By Liberty Forrest

Last month, I wrote about choosing your story and genre. It might seem silly to have to mention those as starting points in writing a novel (or even a short story) but you’d be surprised at how many people just sit down and start writing in a rambling, unfocused manner. That’s fine for journaling, but it won’t cut it if you want to create a compelling story.
Once you’ve decided on the story you want to tell and the genre you’ll use to do it, it’s time to get clear on your characters and on making them compelling. They are essential to the success of your novel, as they’ll bring it to life like nothing else.
Think about them like the actors in a film. If the sets are beautiful, and the story is good, but the characters are flat, boring, and uninspiring, you’ll hate the film. You won’t be thinking, “It was still a good story!” You’ll just be thinking how painful it was to watch it because you didn’t care about the characters or what happened to them. And if you don’t care about the characters in that film or what happened to them, that means you won’t care about the story. You can see just how important it is to create characters that are compelling and that ignite the readers’ imagination and emotions.

Creating Characters

There are certain aspects of your characters that you must have in place in order for them to deliver your story in the best way possible:
• The reader needs to be able to relate to them.
• The reader wants to feel invested in them and whether or not they can overcome their obstacles, or if they’ll get what they deserve.
• Characters need to be consistent; their actions have to make sense with who they are.
• They need to be believable.
It’s easier to do this than you might think. One of the best ways is to think about people you know in real life, or your favourite characters from beloved books or films. Or you can concoct them from stereotypes, or even just from people-watching on a park bench or in a coffee shop. Look at them, how they’re dressed, what they’re doing, and try to imagine what their lives and homes are like, or what they’re like as people or friends or bosses or neighbours.
If someone is carrying a large handbag or a briefcase, or even a shopping bag, contemplate what could be inside. What do these items say about the people carrying them? What kind of quirks, fears, businesses, hobbies etc. might they have? Shopping addiction? White collar crime? Hypochondriac carrying tons of medicines and supplements?
Maybe there’s a handgun in that knapsack covered with peace signs? The possibilities are endless!

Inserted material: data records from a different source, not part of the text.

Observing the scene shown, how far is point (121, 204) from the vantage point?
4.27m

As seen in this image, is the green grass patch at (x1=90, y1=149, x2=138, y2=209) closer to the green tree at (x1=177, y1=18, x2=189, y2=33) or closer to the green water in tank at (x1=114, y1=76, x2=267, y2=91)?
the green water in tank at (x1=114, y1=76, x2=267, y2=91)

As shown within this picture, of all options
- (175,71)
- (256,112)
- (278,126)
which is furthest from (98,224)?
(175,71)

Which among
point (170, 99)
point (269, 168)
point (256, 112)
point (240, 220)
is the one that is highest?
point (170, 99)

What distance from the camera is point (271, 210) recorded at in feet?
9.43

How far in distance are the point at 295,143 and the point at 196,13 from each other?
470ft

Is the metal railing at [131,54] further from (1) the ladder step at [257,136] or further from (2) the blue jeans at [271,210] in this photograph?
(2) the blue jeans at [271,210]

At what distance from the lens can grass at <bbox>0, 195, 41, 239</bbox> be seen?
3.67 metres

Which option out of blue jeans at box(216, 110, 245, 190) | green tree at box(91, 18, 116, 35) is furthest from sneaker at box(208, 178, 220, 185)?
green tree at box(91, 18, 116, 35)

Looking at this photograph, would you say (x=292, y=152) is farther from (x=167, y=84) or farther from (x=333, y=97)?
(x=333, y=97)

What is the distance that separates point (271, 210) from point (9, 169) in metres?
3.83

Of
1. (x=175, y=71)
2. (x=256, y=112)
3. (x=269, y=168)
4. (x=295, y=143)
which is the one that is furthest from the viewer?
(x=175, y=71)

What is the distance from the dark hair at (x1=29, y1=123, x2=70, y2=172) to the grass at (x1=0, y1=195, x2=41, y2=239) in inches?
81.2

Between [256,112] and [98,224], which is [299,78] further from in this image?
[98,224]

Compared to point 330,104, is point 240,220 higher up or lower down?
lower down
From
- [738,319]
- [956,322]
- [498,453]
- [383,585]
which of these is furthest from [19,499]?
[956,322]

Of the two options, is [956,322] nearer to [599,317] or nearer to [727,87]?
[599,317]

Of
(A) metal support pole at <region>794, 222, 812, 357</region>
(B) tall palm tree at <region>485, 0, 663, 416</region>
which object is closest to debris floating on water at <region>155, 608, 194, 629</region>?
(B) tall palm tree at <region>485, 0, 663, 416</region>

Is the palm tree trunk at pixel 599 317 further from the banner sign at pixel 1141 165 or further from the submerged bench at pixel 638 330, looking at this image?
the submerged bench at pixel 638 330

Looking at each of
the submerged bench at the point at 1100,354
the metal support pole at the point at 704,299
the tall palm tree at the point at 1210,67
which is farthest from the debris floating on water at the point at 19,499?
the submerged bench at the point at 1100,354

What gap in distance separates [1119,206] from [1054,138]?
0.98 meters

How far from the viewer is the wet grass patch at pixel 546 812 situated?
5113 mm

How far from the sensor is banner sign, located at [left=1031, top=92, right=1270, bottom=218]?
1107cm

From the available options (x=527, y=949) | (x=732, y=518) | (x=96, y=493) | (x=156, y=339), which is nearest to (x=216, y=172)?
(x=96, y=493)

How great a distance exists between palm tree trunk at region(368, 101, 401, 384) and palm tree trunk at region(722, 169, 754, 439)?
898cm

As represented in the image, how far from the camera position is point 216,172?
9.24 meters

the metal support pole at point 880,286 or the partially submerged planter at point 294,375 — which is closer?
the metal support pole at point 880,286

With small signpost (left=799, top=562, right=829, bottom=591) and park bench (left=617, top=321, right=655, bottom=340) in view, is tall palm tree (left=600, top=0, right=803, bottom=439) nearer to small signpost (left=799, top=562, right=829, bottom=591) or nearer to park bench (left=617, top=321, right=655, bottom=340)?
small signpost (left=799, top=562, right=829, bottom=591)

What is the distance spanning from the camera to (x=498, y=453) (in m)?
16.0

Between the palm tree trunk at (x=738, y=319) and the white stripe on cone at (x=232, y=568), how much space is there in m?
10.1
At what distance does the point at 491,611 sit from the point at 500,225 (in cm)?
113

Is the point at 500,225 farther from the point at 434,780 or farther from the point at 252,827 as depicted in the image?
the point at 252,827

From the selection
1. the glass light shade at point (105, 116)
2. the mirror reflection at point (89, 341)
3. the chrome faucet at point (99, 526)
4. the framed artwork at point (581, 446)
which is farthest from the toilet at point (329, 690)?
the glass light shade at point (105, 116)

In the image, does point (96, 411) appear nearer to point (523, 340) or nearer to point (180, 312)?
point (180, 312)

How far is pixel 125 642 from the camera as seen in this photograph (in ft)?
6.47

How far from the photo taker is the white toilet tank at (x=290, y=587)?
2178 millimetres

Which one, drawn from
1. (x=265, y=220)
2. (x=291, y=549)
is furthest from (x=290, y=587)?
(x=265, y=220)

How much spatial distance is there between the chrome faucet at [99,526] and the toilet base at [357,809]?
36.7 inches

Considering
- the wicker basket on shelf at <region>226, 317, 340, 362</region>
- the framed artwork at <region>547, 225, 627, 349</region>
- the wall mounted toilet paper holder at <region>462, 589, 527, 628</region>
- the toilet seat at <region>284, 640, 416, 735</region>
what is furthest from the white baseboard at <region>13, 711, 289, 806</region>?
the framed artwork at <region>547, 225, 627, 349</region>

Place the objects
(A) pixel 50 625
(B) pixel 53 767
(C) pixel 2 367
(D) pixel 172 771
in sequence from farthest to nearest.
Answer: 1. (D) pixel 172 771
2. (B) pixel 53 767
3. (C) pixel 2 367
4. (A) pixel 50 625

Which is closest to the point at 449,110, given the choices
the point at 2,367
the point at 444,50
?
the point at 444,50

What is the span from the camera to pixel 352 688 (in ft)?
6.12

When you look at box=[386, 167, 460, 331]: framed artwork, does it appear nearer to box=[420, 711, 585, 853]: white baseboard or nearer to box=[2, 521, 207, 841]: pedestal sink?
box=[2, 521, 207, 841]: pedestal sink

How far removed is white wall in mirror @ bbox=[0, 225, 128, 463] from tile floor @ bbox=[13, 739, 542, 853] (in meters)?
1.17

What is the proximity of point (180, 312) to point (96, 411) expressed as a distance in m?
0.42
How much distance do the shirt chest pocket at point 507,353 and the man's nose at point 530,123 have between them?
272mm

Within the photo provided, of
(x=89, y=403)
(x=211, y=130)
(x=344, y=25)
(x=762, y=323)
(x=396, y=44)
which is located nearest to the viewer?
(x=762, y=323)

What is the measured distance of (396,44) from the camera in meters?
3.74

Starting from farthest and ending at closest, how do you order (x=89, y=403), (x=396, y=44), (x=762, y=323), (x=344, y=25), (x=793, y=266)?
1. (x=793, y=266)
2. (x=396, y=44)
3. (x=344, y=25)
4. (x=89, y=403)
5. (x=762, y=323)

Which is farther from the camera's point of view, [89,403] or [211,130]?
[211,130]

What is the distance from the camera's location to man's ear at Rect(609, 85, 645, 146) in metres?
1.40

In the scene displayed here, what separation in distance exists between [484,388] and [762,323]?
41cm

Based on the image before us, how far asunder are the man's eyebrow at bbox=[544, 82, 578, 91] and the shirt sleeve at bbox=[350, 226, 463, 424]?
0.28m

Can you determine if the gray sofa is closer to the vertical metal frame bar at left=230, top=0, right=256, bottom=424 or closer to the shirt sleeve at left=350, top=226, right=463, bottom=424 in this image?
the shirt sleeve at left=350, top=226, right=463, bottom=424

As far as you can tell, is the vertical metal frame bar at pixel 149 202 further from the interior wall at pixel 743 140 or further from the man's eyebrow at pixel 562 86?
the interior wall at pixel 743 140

All Characters Need A Purpose

Every single character in your story needs to be there for a reason. Extraneous characters can stay home and wait to be called for another book audition. All of the characters in your story must be essential in moving it along in some way. They will add to the colour and flavour of the story; they will introduce and expand on motivations (theirs or others), they will create conflict or they’ll be connectors…in some way, each one needs to have a purpose, even if it’s just a minor role. It has to make sense. This will help your story to be believable and well-rounded.

Characters Need Back Stories

It is essential to write a back story for each of your characters. This is a significant part of creating your story because this is where character issues and motivations begin. What happened or is happening in their lives to make them do the things they do? You’ve got to understand your characters fully in order for your readers to understand the story. The more details you give to your characters, the more personality they’ll have, and the better able your readers will be to relate to them.
It’s a good idea to make sure you write down the details of each character. This will help you to maintain consistency. For example, you don’t want to mention different hair colours or different ages or anything else that is inconsistent; your readers will pick up on those errors and it will detract from the story and the quality of your writing.
Keep a file on character biographies with such details as:
• age
• height and weight
• hair and eye colour
• race
• gender and sexual orientation
• personal background (family, upbringing etc.)
• quirks or habits
• place of birth/where did they come from
• clothing style
• particular words or phrases they use
• defining features – scars, tattoos etc.
• issues/”baggage”
• relationship status
• purpose in the story
• make/model/year of vehicle (if you mention it – or other specific details, make note of them in your file)
• anything else that is relevant to them and might be mentioned in the story.

As you write biographies for your characters and create meaning and purpose for them, you will begin to see how they might either support one another or cause friction and intrigue. You will start seeing ideas for how to develop the challenges in your story.

Let your imagination run free and see where it takes you!